O Centrão promete liderar na Câmara a derrubada do veto do presidente Jair Bolsonaro à prorrogação da desoneração da folha de pagamento de empresas.

Na última terça-feira (7), o presidente sancionou a medida provisória (MP) 936 que permite a suspensão de contratos de trabalho e redução de jornada e salário.

O Centrão é liderado pelo presidente da Câmara, Rodrigo Maia (DEM-RJ), e outros parlamentares de baixo clero, origem de Bolsonaro.

Pela fórmula do grupo fisiológico de parlamentares, pune-se o trabalhador e premia o patrão pelas demissões em plena pandemia.

Atualmente, 17 setores da economia se beneficiam da desoneração. As empresas podem escolher entre pagar um percentual que varia de 1% a 4,5% de sua receita bruta como contribuição previdenciária, em vez de calcular o valor sobre 20% da folha de salários. Com isso, podem diminuir a carga tributária.

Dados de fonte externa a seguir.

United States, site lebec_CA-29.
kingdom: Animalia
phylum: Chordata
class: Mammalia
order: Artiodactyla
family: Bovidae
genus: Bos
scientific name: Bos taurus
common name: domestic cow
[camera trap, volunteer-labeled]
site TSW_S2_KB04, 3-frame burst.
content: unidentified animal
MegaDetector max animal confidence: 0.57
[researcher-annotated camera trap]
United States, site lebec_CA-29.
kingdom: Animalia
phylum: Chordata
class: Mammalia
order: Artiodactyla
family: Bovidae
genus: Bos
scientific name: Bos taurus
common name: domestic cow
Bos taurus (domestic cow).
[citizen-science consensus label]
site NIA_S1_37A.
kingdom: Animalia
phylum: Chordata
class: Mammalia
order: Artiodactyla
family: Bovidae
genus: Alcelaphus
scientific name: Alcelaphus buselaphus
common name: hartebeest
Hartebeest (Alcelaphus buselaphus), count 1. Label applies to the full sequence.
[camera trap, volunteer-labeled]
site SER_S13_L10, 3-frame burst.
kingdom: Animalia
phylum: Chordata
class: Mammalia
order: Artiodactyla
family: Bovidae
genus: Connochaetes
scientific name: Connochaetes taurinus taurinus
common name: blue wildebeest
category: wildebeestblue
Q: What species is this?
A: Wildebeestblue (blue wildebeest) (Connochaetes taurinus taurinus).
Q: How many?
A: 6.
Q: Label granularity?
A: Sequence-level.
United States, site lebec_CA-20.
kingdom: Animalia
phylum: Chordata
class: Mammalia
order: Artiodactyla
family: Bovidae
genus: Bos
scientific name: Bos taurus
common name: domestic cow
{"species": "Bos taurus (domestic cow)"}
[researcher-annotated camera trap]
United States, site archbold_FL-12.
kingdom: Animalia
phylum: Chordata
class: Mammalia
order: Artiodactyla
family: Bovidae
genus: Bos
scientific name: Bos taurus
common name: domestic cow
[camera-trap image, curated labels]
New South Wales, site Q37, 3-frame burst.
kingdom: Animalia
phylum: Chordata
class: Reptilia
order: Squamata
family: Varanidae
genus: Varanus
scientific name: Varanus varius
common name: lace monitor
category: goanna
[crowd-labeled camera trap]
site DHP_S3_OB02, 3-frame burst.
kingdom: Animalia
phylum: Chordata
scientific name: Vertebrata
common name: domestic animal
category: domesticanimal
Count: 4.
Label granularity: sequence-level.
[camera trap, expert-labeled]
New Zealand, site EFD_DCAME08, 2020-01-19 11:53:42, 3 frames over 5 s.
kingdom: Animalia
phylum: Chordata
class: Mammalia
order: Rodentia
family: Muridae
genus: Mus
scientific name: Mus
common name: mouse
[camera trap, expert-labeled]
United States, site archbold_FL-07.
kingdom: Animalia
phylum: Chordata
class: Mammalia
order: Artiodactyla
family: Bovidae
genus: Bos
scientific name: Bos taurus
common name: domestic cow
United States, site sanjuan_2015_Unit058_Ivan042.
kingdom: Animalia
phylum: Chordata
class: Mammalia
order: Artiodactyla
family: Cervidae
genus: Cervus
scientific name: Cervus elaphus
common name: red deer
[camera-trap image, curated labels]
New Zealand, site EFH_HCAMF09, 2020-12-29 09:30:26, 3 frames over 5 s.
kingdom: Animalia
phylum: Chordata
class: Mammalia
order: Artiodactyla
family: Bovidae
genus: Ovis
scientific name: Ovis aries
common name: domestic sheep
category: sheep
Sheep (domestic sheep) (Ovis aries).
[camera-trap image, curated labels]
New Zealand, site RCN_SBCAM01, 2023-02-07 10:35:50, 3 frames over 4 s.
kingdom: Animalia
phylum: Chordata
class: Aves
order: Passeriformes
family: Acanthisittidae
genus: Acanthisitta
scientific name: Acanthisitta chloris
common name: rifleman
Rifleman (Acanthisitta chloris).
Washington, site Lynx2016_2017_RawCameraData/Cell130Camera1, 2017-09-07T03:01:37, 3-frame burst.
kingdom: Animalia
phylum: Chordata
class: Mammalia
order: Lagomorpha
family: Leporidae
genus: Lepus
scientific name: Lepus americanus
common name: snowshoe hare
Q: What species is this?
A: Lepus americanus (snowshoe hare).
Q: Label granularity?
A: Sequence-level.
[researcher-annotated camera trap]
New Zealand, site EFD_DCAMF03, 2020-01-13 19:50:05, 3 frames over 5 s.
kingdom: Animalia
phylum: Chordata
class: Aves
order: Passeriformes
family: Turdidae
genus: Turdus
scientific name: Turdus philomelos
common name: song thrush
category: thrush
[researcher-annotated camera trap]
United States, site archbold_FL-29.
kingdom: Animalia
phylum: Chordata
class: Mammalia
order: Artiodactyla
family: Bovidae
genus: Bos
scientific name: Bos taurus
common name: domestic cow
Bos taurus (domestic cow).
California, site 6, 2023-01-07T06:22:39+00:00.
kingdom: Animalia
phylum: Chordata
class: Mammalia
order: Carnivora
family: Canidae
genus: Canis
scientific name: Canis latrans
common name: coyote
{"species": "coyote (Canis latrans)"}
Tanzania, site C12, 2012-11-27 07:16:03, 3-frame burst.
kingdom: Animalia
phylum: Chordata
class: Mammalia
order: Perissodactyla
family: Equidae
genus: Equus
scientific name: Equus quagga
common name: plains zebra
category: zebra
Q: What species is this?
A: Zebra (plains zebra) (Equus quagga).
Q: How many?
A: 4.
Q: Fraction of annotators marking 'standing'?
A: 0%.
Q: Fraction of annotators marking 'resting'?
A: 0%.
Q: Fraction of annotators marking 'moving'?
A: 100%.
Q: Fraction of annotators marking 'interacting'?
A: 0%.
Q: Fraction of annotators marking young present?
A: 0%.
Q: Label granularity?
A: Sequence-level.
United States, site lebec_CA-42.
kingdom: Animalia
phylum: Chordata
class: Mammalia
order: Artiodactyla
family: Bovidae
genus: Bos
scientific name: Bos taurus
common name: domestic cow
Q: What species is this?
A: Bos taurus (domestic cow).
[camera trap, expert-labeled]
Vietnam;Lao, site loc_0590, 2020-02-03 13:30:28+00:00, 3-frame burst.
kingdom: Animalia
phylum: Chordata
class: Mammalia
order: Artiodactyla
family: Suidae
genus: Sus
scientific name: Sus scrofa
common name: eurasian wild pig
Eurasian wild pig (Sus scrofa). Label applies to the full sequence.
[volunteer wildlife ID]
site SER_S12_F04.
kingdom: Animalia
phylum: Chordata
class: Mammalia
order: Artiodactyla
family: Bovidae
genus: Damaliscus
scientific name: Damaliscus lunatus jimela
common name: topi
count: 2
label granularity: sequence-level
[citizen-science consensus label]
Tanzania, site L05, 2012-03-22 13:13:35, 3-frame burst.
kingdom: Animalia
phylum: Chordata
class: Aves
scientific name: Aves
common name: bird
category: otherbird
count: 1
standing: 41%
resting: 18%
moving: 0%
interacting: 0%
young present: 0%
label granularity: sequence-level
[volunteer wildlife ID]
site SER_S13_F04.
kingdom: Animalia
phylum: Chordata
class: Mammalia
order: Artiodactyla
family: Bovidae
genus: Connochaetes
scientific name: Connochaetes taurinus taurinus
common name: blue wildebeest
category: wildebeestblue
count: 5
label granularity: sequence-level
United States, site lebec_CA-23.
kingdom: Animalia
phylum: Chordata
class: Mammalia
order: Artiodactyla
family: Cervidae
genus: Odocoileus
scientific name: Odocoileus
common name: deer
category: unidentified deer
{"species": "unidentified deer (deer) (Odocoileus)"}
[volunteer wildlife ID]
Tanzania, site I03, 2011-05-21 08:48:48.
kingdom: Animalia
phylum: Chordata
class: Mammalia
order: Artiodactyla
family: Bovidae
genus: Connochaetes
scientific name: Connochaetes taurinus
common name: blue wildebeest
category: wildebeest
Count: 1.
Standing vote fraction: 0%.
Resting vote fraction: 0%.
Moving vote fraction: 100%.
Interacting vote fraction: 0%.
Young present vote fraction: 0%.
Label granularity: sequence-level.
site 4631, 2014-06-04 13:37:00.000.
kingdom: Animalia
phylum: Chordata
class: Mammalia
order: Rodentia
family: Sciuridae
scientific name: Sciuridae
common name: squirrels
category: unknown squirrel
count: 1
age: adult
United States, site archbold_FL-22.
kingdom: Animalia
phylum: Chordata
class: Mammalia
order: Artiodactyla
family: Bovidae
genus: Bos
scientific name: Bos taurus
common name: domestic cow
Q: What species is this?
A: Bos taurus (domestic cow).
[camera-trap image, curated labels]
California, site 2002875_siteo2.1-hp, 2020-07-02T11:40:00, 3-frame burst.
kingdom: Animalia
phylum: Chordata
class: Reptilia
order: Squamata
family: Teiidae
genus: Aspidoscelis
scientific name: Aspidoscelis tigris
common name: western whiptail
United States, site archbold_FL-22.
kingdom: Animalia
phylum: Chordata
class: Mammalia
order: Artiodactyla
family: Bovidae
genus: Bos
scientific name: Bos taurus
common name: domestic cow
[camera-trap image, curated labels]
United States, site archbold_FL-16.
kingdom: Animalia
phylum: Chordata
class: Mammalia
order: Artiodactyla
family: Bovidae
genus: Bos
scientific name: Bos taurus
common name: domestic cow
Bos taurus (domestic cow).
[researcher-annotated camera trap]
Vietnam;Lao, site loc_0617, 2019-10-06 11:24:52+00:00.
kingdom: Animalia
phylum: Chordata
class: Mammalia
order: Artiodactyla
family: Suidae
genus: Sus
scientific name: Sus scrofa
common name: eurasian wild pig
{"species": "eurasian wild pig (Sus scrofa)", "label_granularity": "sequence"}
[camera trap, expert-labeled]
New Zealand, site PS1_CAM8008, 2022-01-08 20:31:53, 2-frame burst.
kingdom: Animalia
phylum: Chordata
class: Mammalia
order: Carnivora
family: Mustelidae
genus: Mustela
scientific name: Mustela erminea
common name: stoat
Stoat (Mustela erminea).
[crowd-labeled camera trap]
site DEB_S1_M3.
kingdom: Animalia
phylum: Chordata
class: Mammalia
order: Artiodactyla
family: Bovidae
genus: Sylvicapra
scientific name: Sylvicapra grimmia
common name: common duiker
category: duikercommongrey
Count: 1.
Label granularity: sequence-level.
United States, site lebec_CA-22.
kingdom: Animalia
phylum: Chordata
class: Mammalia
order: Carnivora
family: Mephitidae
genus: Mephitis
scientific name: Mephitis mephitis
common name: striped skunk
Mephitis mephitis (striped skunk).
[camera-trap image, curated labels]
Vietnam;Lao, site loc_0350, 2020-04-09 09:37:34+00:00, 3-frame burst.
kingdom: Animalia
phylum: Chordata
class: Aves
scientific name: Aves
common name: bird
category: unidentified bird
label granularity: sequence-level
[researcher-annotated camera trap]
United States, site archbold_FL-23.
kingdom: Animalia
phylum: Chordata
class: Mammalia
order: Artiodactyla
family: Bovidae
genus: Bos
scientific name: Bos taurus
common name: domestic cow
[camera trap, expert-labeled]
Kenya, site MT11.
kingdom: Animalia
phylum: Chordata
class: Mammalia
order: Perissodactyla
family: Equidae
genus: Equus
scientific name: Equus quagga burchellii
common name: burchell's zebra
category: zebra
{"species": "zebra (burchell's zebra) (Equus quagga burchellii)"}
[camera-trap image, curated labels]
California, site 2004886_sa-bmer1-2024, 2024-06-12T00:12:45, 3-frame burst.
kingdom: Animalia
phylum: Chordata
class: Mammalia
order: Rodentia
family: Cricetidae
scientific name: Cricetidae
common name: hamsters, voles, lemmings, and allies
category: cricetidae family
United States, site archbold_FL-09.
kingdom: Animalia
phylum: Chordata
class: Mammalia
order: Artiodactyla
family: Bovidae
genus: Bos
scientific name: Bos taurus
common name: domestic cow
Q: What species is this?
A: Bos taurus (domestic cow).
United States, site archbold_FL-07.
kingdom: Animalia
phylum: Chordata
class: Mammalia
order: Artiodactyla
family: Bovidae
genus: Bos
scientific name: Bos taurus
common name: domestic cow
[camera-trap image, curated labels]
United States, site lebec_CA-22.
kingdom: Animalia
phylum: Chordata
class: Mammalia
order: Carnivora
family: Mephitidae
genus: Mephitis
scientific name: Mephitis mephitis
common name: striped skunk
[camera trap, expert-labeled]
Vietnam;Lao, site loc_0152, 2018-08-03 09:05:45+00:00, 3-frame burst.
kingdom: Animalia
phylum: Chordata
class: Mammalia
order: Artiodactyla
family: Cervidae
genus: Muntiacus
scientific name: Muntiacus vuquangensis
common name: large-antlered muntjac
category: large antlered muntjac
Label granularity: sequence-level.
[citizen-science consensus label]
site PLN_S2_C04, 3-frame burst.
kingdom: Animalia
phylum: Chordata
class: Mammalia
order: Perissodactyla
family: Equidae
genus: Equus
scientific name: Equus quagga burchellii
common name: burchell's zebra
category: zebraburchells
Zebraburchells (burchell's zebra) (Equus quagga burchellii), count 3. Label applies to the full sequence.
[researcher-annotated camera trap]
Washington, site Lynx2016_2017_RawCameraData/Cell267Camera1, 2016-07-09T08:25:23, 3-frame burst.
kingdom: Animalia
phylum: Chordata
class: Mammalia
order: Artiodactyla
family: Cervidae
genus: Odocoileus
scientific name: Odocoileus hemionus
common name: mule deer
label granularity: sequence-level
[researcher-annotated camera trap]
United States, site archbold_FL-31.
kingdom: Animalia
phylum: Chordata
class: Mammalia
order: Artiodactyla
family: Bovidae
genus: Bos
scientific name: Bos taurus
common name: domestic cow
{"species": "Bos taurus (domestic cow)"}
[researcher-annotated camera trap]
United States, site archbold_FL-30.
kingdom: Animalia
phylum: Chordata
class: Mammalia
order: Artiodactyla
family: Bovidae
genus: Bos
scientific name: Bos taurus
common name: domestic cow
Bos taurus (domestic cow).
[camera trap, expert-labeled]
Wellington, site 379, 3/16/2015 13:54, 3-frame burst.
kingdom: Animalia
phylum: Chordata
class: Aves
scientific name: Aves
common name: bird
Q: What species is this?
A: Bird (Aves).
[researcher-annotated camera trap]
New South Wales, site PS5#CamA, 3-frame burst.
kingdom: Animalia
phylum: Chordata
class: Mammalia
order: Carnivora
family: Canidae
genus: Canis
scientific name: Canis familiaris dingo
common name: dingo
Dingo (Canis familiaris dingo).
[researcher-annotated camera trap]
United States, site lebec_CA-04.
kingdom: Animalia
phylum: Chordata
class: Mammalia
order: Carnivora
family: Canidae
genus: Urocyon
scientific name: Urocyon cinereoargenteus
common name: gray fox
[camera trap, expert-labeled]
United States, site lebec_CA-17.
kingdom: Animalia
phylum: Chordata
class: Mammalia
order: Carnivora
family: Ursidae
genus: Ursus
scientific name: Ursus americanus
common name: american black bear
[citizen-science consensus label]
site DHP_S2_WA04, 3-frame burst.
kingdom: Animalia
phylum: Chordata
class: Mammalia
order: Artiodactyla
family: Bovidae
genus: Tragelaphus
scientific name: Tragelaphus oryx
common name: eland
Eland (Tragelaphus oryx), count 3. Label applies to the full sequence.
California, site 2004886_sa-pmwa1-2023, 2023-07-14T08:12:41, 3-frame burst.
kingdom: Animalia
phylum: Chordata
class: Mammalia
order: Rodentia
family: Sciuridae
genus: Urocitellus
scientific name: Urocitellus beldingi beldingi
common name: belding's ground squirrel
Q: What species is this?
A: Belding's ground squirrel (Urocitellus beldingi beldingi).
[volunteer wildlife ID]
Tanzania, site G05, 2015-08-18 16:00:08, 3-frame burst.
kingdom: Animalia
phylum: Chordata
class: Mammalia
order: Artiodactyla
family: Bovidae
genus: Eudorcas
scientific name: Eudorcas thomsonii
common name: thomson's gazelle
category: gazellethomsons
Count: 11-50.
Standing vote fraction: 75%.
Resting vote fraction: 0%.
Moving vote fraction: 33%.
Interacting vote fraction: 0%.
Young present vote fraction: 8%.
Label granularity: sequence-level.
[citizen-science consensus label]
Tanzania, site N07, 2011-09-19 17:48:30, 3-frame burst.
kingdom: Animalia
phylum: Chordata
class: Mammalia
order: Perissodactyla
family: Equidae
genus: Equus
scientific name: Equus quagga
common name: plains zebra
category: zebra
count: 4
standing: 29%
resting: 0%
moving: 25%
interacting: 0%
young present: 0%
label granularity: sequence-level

Se fosse um parlamento popular, a MP 936 jamais seria aprovada. No entanto, o legislativo (Câmara e Senado) é um ambiente patronal e cooptado pelo capital especulativo.

Congresso, Bolsonaro e mídia sempre estão juntos quando o assunto é ferrar o trabalhador e privilegiar a burguesia endinheirada brasileira.

A conta da pandemia do novo coronavírus, caro leitor, continua sendo paga por você, só você.